Emotional Content: What Bruce Lee Taught Me About Digital Media
November 3, 2014
Let me get this out of the way: Everything that I know about producing content for digital media I learned through Bruce Lee. To be more specific, I learned it through a small scene in his classic film Enter the Dragon.
It all starts when Bruce discovers a young student walking around the temple. Upon seeing the student, he asks the boy to kick him. After a moment of apprehension, the student obliges and, needless to say, Bruce was less than impressed.
He calmly walks up to his student, and says, “What was that, an exhibition? You need emotional content.”
Ok, let’s stop right there and think about the term “emotional content” and what the master was asking from his young protégé. He’s basically saying that doing something for the sake doing it isn’t good for anyone. You have to put feeling behind your actions in order to achieve your intended goal.
Now, let’s put that in the realm of digital media for higher education. Before you post, tweet, write, or share do you think about why you’re doing it? Do you ask yourself what reaction/action you are trying to incite? Everything that you push out should mean something. That doesn’t mean that everything you do should be “important” but everything needs a purpose, and that purpose should drive to your overall goal.
Also, your audience’s reason for being in a space should complement your purpose for providing content. Students, faculty, and staff follow you or visit your site because there is information they need or want to find. Sometimes, they don’t necessarily even know that they need or want that information, and that’s when you have to use “emotional content” or purpose-driven content to make it apparent.
Now back to Bruce and the student.
After the kid delivers a series of kicks that impress Bruce, the master approaches his student and asks him, “How did it feel to you?” The young student then replies, “Hmm, let me think…”
Now this is when it gets really good! “Don’t think! Feel,” Bruce says. “It’s like a finger pointing away to the moon. Don’t concentrate on the finger or you will miss all that heavenly glory.”
Ok, there is a lot there to unpack. First, he pushes the idea of feeling more than thinking. Even for something that comes off as uninspiring, like registration deadlines or event notifications, you need to be able to conjure feeling. Why should your audience care that a deadline or event is approaching? What is so important about this that they need to act? That’s a feeling you have to push, not an idea. Don’t get me wrong—ideas are great—but it isn’t until they push someone to feel something that action is taken.
Next, let’s talk about the “finger pointing to the moon.” Let’s say that the finger is your outlet (i.e., Twitter, Facebook, blogs, Instagram, Tumblr, etc.) and the moon is the message you are trying to get out to your audience. With social media constantly evolving, people become so enraptured with what these tools can do that the story and their overall purpose almost becomes secondary.

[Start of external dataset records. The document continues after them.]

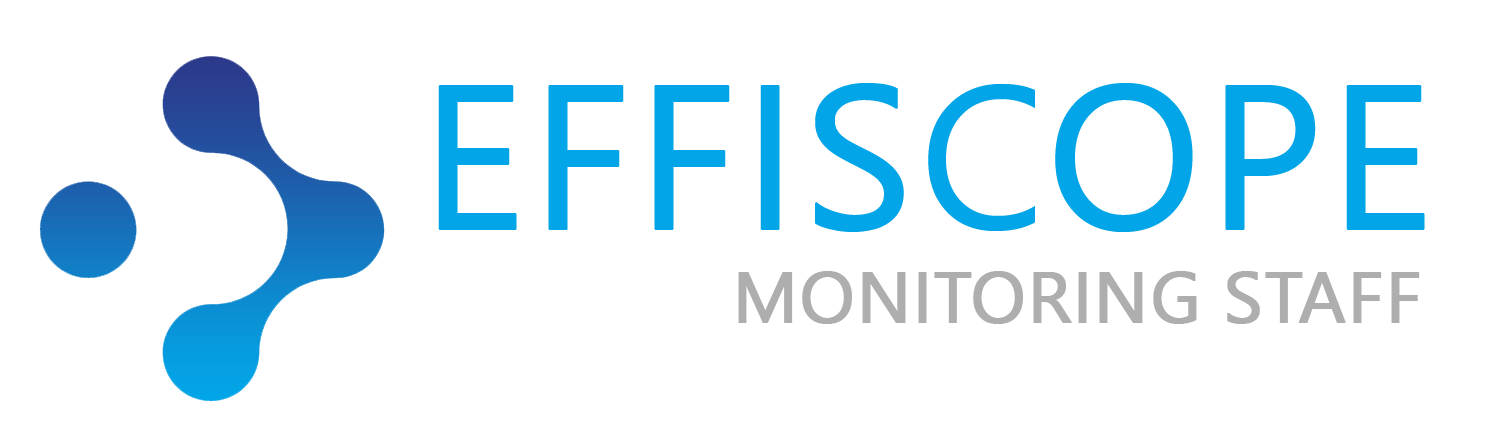 Effiscope Blog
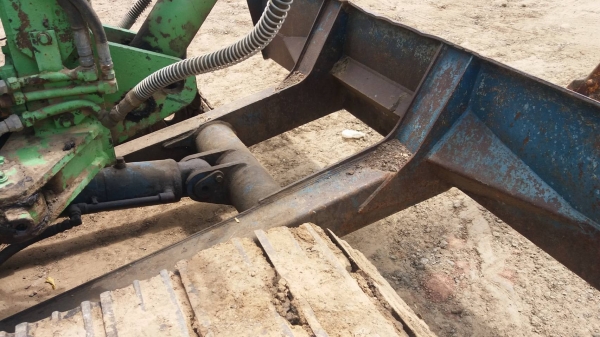 ขาย 195,000 MITSUBISHI MM 40  เคริ่องดี ปั้มแรง เอวแน่น ช่วงล่างดี รถพร้อมใช้งาน  รถอยู่ บุรีรัมย์ 064-191-1112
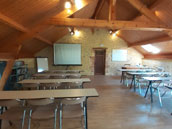 Domaine des Coquelicots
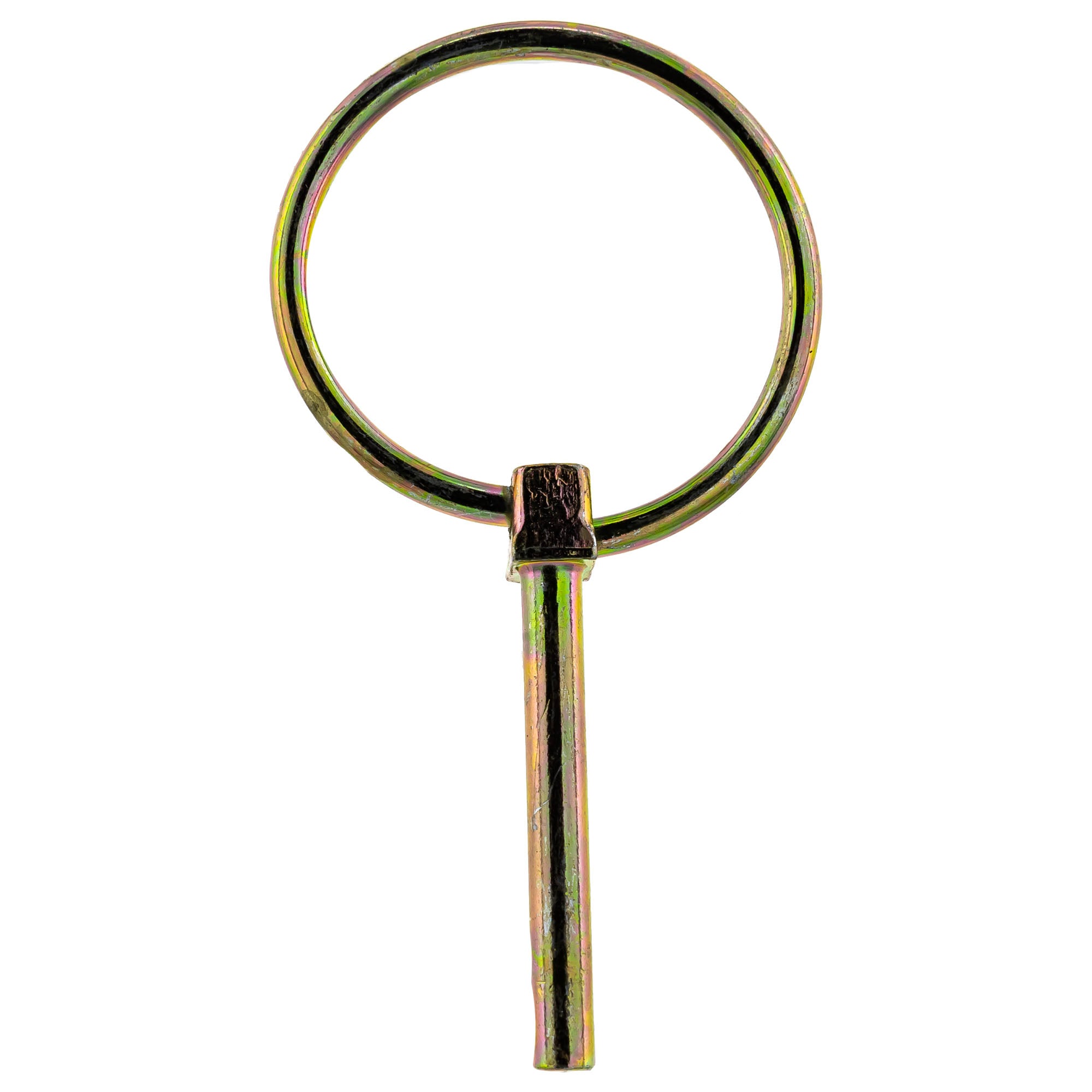 Troy-Bilt 753-04070 Lynch Pin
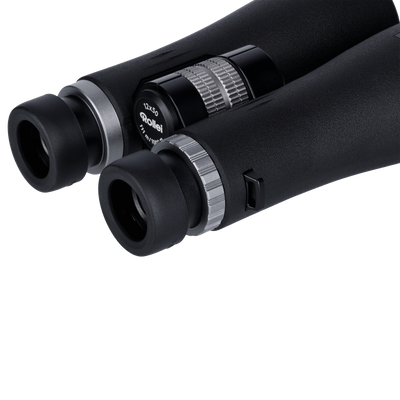 Fernglas 12x50 Pro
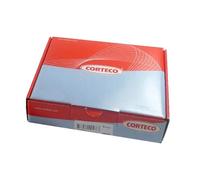 Guarnizione albero del cambio COR19029685 CORTECO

For example, remember the day Twitter made it possible to use a .gif? Every single brand on Twitter seemed to use it to basically say what we already knew: Twitter has .gifs. They normally attached some zany .gif that had nothing to do with their brand. Why is that? Because they were so focused on the finger (i.e., the tool) and not the heavenly glory (i.e., their message). This happens constantly, and if you don’t believe me, observe what brands do when Cinco de Mayo (May 5) rolls around. Here’s an example of a Liberty Mutual post from earlier this year. What exactly do fiestas have to do with their insurance? And other than retweets, what did they hope to get out of this?
Digital media for higher education can often feel like a runaway freight train. Figuring what’s popular, what’s going out of fashion, and what’s next is extremely difficult and can lead to a few missteps. Just be sure to never lose track of your overall goal and why it led you to enter the digital space. Stay focused on the content and the purpose behind it and you’ll be on the right track more often than not. I learned all of this from a 107-second clip of Enter the Dragon.